Passage provided →
***
Introduction: The purpose of this study was to evaluate the changing incidence of hip arthroscopy procedures among newly trained surgeons in the United States, the indications for hip arthroscopy, and the reported rate of post-operative complications.
Methods: The ABOS database was used to evaluate the annual incidence of hip arthroscopy procedures between 2006-2010. Procedures were categorized by indication and type of procedure. The rate of surgical complications was calculated and compared between the published literature and hip arthroscopy procedures performed for femoroacetabular impingement (FAI)/osteoarthritis (OA) and for labral tears among the newly trained surgeon cohort taking the ABOS Part II Board exam.
Results: The overall incidence of hip arthroscopy procedures performed by ABOS Part II examinees increased by over 600% during the 5-year period under study from approximately 83 in 2006 to 636 in 2010. The incidence of hip arthroscopy for FAI/OA increased steadily over the time period under study, while the incidence of hip arthroscopy for labral tears was variable over time. The rate of surgical complications was 5.9% for hip arthroscopy procedures for a diagnosis of FAI/OA vs. 4.4% for a diagnosis of labral tear (P=0.36).
Conclusions: The incidence of hip arthroscopy has increased dramatically over the past 5 years, particularly for the indication of FAI/OA. Reported surgical complication rates are relatively low, but appear higher than those rates reported in previously published series. Appropriate indications for hip arthroscopy remain unclear.
Keywords: complications; hip arthroscopy.
***
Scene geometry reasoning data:
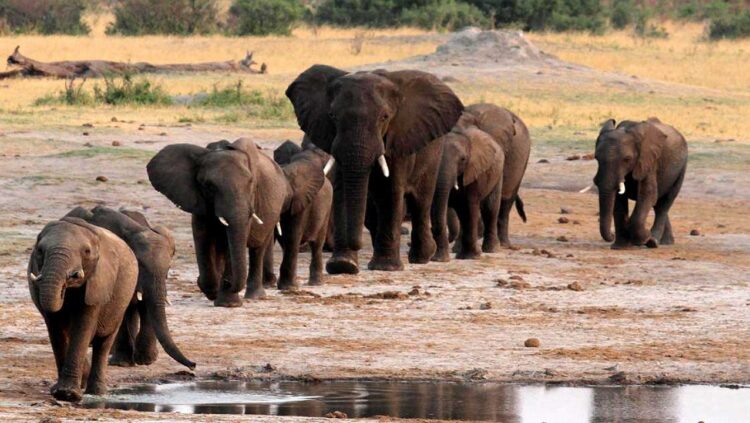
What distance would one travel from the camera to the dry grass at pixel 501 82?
94.3 feet

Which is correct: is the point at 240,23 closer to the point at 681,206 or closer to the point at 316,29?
the point at 316,29

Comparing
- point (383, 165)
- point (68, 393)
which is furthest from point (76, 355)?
point (383, 165)

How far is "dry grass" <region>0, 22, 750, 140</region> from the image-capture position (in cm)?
2875

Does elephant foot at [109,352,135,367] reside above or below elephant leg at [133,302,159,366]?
below

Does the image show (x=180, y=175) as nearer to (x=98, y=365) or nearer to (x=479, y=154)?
(x=98, y=365)

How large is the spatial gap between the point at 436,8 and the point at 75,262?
46.8 meters

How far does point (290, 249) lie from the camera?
1333 cm

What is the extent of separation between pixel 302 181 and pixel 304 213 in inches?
11.5

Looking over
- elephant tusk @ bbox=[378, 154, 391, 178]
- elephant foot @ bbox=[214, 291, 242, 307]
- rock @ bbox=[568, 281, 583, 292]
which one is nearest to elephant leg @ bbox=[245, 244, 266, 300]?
elephant foot @ bbox=[214, 291, 242, 307]

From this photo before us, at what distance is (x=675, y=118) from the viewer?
3012 centimetres

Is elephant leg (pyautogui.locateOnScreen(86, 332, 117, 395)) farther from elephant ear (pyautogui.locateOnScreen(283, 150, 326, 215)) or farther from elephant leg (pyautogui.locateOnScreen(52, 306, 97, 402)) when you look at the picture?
elephant ear (pyautogui.locateOnScreen(283, 150, 326, 215))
***
Questions →
**1)** Answer these questions using the hip arthroscopy abstract:
(a) Which database did the study use to evaluate annual incidence of hip arthroscopy procedures?
(b) What rate of surgical complications was found for hip arthroscopy procedures for a diagnosis of FAI/OA?
(c) According to the conclusions, what remains unclear?
**2)** Return the portion of the hip arthroscopy abstract between "Conclusions: The incidence" and "complications; hip arthroscopy.", inclusive, copied word for word.

Answers to the exercises →
**1)**
(a) The ABOS database.
(b) 5.9%.
(c) Appropriate indications for hip arthroscopy.

**2)**
Conclusions: The incidence of hip arthroscopy has increased dramatically over the past 5 years, particularly for the indication of FAI/OA. Reported surgical complication rates are relatively low, but appear higher than those rates reported in previously published series. Appropriate indications for hip arthroscopy remain unclear.
Keywords: complications; hip arthroscopy.